Carry on the race report below about Matteo Jorgenson's rough E3 Saxo Classic, picking up right after its last sentence.

* [Text block]
────────

'A day of bad luck' - Matteo Jorgenson and Visma endure rough E3 Saxo Classic
Crash after finishing in fifth place adds 'insult to injury' for American
Matteo Jorgenson already knew it hadn't been his team's day, he didn't need an on-the-nose metaphor to hammer home the point at the end of the E3 Saxo Classic. He got it anyway.
On crossing the finish line in fifth place, 1:50 behind winner Mathieu van der Poel, Jorgenson longed only for the warmth of the Visma-Lease A Bike team bus, but there was another episode of ill fortune before he reached that relative luxury. As the American soft-pedalled through the drizzle towards his sanctuary, another rider changed direction abruptly in front of him and brought him crashing to the ground.
"It was insult to injury more than anything," Jorgenson smiled when he emerged from the bus a little later. "I had a very light crash, I was behind a rider from another team who didn't look back and he just turned to his bus immediately without looking and he took me out, but we were going 15kph so I'm fine."

────────

* [Stored records]
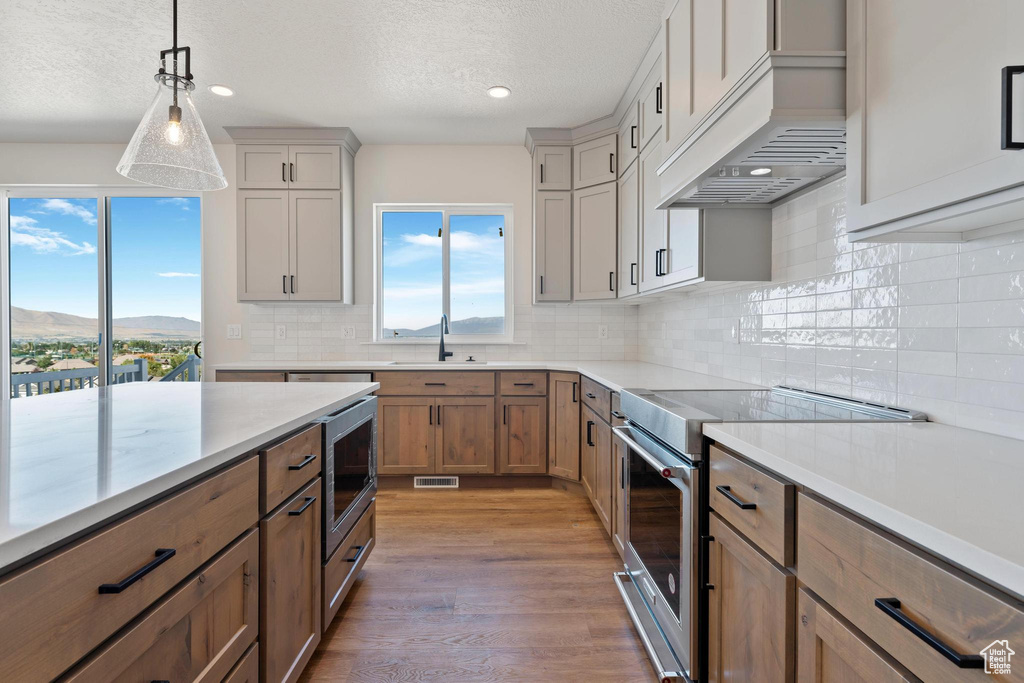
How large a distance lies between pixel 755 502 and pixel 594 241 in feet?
9.02

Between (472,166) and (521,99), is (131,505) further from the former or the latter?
(472,166)

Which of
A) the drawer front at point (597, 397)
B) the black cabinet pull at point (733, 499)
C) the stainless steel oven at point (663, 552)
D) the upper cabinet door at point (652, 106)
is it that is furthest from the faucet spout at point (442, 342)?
the black cabinet pull at point (733, 499)

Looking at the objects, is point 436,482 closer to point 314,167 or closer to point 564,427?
point 564,427

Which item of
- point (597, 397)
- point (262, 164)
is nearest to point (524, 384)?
point (597, 397)

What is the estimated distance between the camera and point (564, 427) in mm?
3471

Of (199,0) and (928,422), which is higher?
(199,0)

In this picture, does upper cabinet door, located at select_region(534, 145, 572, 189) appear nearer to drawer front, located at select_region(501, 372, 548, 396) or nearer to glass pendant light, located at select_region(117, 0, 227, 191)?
drawer front, located at select_region(501, 372, 548, 396)

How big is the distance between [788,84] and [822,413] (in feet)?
3.02

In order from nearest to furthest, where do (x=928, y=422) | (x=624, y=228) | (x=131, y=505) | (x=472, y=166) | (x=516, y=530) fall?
(x=131, y=505) → (x=928, y=422) → (x=516, y=530) → (x=624, y=228) → (x=472, y=166)

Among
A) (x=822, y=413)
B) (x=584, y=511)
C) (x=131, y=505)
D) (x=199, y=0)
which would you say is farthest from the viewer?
(x=584, y=511)

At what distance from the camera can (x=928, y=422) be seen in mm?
1334

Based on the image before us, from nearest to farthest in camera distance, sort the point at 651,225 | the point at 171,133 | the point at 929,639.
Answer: the point at 929,639 → the point at 171,133 → the point at 651,225

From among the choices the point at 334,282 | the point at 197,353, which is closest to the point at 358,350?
the point at 334,282

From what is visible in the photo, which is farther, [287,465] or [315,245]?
[315,245]
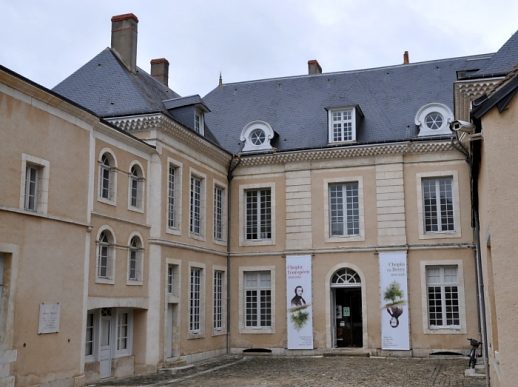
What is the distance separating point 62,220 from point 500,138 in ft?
28.8

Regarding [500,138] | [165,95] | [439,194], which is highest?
[165,95]

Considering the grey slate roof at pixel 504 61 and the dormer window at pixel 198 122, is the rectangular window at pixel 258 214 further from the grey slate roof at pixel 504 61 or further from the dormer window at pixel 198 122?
the grey slate roof at pixel 504 61

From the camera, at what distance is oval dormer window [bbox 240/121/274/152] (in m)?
21.3

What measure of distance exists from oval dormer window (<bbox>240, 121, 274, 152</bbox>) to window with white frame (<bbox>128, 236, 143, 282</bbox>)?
6.74 metres

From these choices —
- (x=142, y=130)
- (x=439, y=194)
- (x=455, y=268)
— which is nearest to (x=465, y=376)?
(x=455, y=268)

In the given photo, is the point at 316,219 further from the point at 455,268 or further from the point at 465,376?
the point at 465,376

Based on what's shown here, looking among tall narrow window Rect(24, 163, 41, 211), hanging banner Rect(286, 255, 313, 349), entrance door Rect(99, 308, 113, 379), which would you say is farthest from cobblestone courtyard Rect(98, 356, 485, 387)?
tall narrow window Rect(24, 163, 41, 211)

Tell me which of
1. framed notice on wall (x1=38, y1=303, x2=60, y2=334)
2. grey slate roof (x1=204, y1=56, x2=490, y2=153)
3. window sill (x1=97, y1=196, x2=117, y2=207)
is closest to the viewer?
framed notice on wall (x1=38, y1=303, x2=60, y2=334)

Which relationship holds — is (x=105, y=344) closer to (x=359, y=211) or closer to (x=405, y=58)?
(x=359, y=211)

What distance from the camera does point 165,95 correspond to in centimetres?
2106

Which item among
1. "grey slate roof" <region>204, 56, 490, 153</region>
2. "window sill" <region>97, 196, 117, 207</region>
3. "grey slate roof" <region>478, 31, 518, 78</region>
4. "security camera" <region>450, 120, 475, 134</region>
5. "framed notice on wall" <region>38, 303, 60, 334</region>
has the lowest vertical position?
"framed notice on wall" <region>38, 303, 60, 334</region>

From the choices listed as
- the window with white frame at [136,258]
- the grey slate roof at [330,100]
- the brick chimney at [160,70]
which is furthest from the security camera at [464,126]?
the brick chimney at [160,70]

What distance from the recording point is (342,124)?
68.0 ft

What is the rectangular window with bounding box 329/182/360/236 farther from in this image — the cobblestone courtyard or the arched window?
the cobblestone courtyard
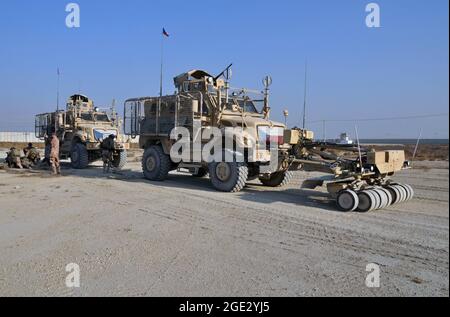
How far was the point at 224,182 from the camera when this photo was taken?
10398 millimetres

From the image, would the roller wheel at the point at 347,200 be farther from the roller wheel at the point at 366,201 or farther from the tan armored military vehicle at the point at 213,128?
the tan armored military vehicle at the point at 213,128

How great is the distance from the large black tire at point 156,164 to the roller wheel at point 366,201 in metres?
6.25

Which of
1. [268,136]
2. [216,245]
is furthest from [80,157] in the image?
[216,245]

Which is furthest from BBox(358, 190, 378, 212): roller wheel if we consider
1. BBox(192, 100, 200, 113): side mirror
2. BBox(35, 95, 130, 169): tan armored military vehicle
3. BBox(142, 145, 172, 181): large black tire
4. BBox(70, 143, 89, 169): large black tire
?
BBox(70, 143, 89, 169): large black tire

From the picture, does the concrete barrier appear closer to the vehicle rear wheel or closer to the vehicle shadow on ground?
the vehicle rear wheel

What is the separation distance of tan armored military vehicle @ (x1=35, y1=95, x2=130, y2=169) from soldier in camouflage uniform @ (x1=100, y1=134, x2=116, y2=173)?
0.54m

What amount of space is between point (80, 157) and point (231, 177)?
8.90m

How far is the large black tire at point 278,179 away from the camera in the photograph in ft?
37.7

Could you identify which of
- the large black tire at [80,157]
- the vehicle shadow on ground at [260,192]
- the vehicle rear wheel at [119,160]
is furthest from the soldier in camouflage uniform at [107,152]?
the vehicle shadow on ground at [260,192]

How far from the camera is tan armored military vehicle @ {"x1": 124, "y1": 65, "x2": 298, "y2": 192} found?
10.3m

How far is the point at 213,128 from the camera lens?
1105 cm

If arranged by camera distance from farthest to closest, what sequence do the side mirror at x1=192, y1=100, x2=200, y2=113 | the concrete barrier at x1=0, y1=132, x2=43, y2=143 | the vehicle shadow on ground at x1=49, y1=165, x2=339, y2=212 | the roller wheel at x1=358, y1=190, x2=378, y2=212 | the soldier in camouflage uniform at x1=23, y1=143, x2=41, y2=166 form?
the concrete barrier at x1=0, y1=132, x2=43, y2=143 → the soldier in camouflage uniform at x1=23, y1=143, x2=41, y2=166 → the side mirror at x1=192, y1=100, x2=200, y2=113 → the vehicle shadow on ground at x1=49, y1=165, x2=339, y2=212 → the roller wheel at x1=358, y1=190, x2=378, y2=212
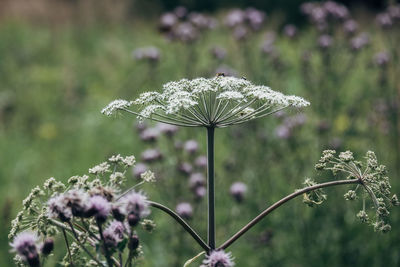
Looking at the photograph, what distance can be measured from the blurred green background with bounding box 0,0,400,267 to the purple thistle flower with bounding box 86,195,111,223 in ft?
6.91

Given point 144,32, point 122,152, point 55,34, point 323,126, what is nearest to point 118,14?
point 144,32

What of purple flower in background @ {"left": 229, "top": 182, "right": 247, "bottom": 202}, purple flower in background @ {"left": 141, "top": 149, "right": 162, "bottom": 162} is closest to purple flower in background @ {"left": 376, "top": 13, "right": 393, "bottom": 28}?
purple flower in background @ {"left": 229, "top": 182, "right": 247, "bottom": 202}

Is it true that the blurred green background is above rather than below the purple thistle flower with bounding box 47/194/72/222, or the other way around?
above

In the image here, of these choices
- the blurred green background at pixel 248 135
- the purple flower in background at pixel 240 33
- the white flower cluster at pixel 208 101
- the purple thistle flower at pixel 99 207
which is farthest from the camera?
the purple flower in background at pixel 240 33

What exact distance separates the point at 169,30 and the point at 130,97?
7.43 ft

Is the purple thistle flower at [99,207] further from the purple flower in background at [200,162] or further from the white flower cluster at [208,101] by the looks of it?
the purple flower in background at [200,162]

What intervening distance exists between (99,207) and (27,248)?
261mm

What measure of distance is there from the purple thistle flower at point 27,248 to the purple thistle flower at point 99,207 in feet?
0.72

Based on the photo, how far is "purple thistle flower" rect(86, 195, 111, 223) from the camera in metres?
1.26

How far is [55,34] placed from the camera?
33.9 ft

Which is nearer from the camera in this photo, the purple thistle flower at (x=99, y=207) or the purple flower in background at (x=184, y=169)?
the purple thistle flower at (x=99, y=207)

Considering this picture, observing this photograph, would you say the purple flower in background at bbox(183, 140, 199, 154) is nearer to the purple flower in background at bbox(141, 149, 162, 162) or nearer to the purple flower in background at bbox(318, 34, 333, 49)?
the purple flower in background at bbox(141, 149, 162, 162)

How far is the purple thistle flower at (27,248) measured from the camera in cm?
134

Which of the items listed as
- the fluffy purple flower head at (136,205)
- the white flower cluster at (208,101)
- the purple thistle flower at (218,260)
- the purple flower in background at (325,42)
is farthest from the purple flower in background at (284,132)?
the fluffy purple flower head at (136,205)
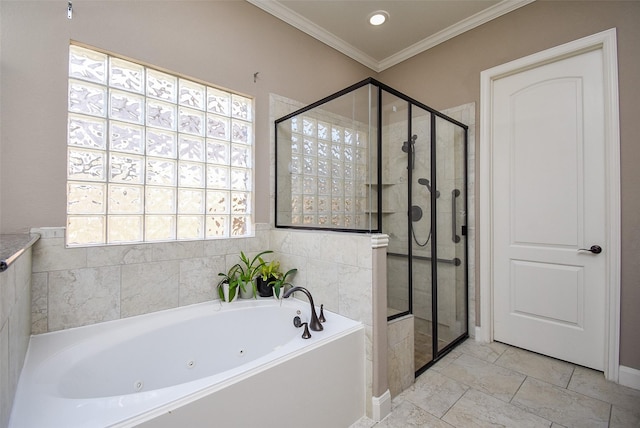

────────

* [Task result]
The final hour of the E3 Saxo Classic had been played out in the spitting rain and dank gloom so typical of this neck of the woods at this time of the year. Jacques Brel would probably have knocked a song out of an afternoon where a grey grimness gradually seemed to wash over every inch of the Flemish Ardennes. Jorgenson had to make do with fifth place and a nasty chill.
"I was just sitting in the wheels, and I got super cold," said Jorgenson, who spent the run-in as part of a chasing group behind the lone leader Van der Poel and his Visma teammate Wout van Aert, who was stuck in a lonesome pursuit of his old rival. He could only watch when Jasper Stuyven (Lidl-Trek) jumped across to Van Aert in the closing kilometres.
"I was getting colder and colder and colder, and my legs just seized. I couldn't follow Stuyven, and I was on his wheel when he went. I went myself but I could barely pedal, I was just frozen."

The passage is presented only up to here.